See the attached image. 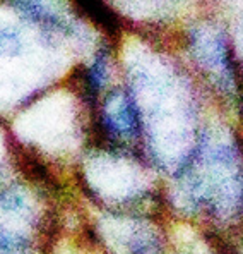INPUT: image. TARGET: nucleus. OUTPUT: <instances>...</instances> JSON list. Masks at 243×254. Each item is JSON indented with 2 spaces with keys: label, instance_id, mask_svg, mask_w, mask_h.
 Wrapping results in <instances>:
<instances>
[{
  "label": "nucleus",
  "instance_id": "1",
  "mask_svg": "<svg viewBox=\"0 0 243 254\" xmlns=\"http://www.w3.org/2000/svg\"><path fill=\"white\" fill-rule=\"evenodd\" d=\"M103 126L113 136H136L139 117H137V110L132 100L123 93H113L104 105Z\"/></svg>",
  "mask_w": 243,
  "mask_h": 254
},
{
  "label": "nucleus",
  "instance_id": "2",
  "mask_svg": "<svg viewBox=\"0 0 243 254\" xmlns=\"http://www.w3.org/2000/svg\"><path fill=\"white\" fill-rule=\"evenodd\" d=\"M14 3L29 19L45 26L47 29H53V31H67L69 29V24H65L63 17L58 12L51 10V7L45 0H14Z\"/></svg>",
  "mask_w": 243,
  "mask_h": 254
},
{
  "label": "nucleus",
  "instance_id": "3",
  "mask_svg": "<svg viewBox=\"0 0 243 254\" xmlns=\"http://www.w3.org/2000/svg\"><path fill=\"white\" fill-rule=\"evenodd\" d=\"M127 254H163V241L152 229L137 227L123 241Z\"/></svg>",
  "mask_w": 243,
  "mask_h": 254
},
{
  "label": "nucleus",
  "instance_id": "4",
  "mask_svg": "<svg viewBox=\"0 0 243 254\" xmlns=\"http://www.w3.org/2000/svg\"><path fill=\"white\" fill-rule=\"evenodd\" d=\"M76 2L84 10L86 16H89L93 22L101 26L106 31H117L118 29L117 17L110 12V9L104 5L101 0H76Z\"/></svg>",
  "mask_w": 243,
  "mask_h": 254
},
{
  "label": "nucleus",
  "instance_id": "5",
  "mask_svg": "<svg viewBox=\"0 0 243 254\" xmlns=\"http://www.w3.org/2000/svg\"><path fill=\"white\" fill-rule=\"evenodd\" d=\"M22 52V38L12 28H0V55L16 57Z\"/></svg>",
  "mask_w": 243,
  "mask_h": 254
},
{
  "label": "nucleus",
  "instance_id": "6",
  "mask_svg": "<svg viewBox=\"0 0 243 254\" xmlns=\"http://www.w3.org/2000/svg\"><path fill=\"white\" fill-rule=\"evenodd\" d=\"M104 76H106V62L103 57H98L88 72V86L91 93H95V95L98 93V89L103 86Z\"/></svg>",
  "mask_w": 243,
  "mask_h": 254
}]
</instances>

課題内容 → 上記の記録から、文字列「evenodd」を含む行をすべて列挙せよ。

出力結果 →
  "mask_svg": "<svg viewBox=\"0 0 243 254\" xmlns=\"http://www.w3.org/2000/svg\"><path fill=\"white\" fill-rule=\"evenodd\" d=\"M103 126L113 136H136L139 117H137V110L132 100L123 93H113L104 105Z\"/></svg>",
  "mask_svg": "<svg viewBox=\"0 0 243 254\" xmlns=\"http://www.w3.org/2000/svg\"><path fill=\"white\" fill-rule=\"evenodd\" d=\"M14 3L29 19L45 26L47 29H53V31H67L69 29V24H65L63 17L58 12L51 10V7L45 0H14Z\"/></svg>",
  "mask_svg": "<svg viewBox=\"0 0 243 254\" xmlns=\"http://www.w3.org/2000/svg\"><path fill=\"white\" fill-rule=\"evenodd\" d=\"M127 254H163V241L152 229L137 227L123 241Z\"/></svg>",
  "mask_svg": "<svg viewBox=\"0 0 243 254\" xmlns=\"http://www.w3.org/2000/svg\"><path fill=\"white\" fill-rule=\"evenodd\" d=\"M76 2L84 10L86 16H89L93 22L101 26L106 31H117L118 29L117 17L110 12V9L104 5L101 0H76Z\"/></svg>",
  "mask_svg": "<svg viewBox=\"0 0 243 254\" xmlns=\"http://www.w3.org/2000/svg\"><path fill=\"white\" fill-rule=\"evenodd\" d=\"M22 52V38L12 28H0V55L16 57Z\"/></svg>",
  "mask_svg": "<svg viewBox=\"0 0 243 254\" xmlns=\"http://www.w3.org/2000/svg\"><path fill=\"white\" fill-rule=\"evenodd\" d=\"M104 76H106V62L103 57H98L88 72V86L91 93H95V95L98 93V89L103 86Z\"/></svg>",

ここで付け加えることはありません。